Source passage section start

The code that I have used can be seen below with python packages of numpy, pandas, matplotlib used for the data_analysis, data wrangling, and kbhamp and matplotlib for visualizations like that of the keyboard heatmap shown above and the frequency chart below.

Character frequency distribution from sample filipino text.
import numpy as np
import pandas as pd
import matplotlib.pyplot as plt
from kbhmap import Heatmap

wordset = open("lab8.txt", encoding="utf8").read()
unique,count = np.unique([char for char in wordset],return_counts=True)
char_dict = dict(zip(unique,count))

HMQ = Heatmap('qwerty')
HMQ.make_heatmap(char_dict, layout='qwerty', cmap="PuBuGn",sigmas=3)

from collections import Counter
my_str = wordset
counts=(Counter(my_str))

letters = list(counts.keys())
letters

exclude=["0", ",", "9", "4","8",".",'"',"'","-","2","3",';','5','6','7','\n','','',':','(',')','','','',"?",'[',']','!','','%','/','', 
       '*','´','`']
exclude_1=['ú', 'û', 'ù', 'ò', 'ó','ô' ]

for x in exclude:
    counts.pop(x)
counts

## Combine like-characters and also count that was not excluded
add_a=counts.get('A') + counts.get('â') + counts.get('á') + counts.get('à') + counts.get('Â') + counts.get('À') + counts.get('Á')
add_a
add_b=counts.get('B')
add_c=counts.get('C')
add_d=counts.get('D')
add_e=counts.get('E') + counts.get('é') + counts.get('è') + counts.get('è')
add_f=counts.get('F')
add_g=counts.get('G')
add_h=counts.get('H')
add_i=counts.get('I') + counts.get('í') + counts.get('î') + counts.get('ì') + counts.get('Ì')
add_j=counts.get('J')
add_k=counts.get('K')
add_l=counts.get('L')
add_m=counts.get('M')
add_n=counts.get('N')
add_o=counts.get('O') + counts.get('ò') + counts.get('ó') + counts.get('ô') + counts.get('Ó')
add_p=counts.get('P')
add_q=counts.get('Q')
add_r=counts.get('R')
add_s=counts.get('S')
add_t=counts.get('T')
add_u=counts.get('U') + counts.get('ù') + counts.get('û') + counts.get('ú')
add_v=counts.get('V')
add_w=counts.get('W')
add_x=counts.get('X')

Source passage section end

> Tasks
a. Summarize the character-frequency excerpt in two sentences.
b. Rewrite the part of the character-frequency excerpt starting at "The code that" and ending at "frequency chart below.", putting "graphics" in place of "visualizations".
The listing that follows has no connection to the character-frequency excerpt.

Given data section start

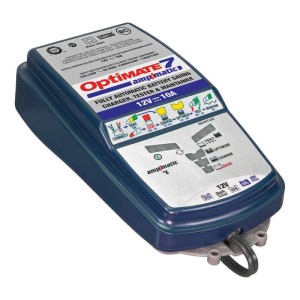OptiMate 7 Ampmatic, TM255, 9-step 12V 10A sealed battery saving charger & maintainer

Given data section end

> Answer list
a. The excerpt presents Python code that uses numpy, pandas and matplotlib for data analysis and wrangling, and kbhamp and matplotlib for visualizations such as a keyboard heatmap and a frequency chart. The code reads a text file, counts each character, draws a qwerty heatmap from those counts, removes excluded characters, and combines accented variants into totals for their base letters.

b.
The code that I have used can be seen below with python packages of numpy, pandas, matplotlib used for the data_analysis, data wrangling, and kbhamp and matplotlib for graphics like that of the keyboard heatmap shown above and the frequency chart below.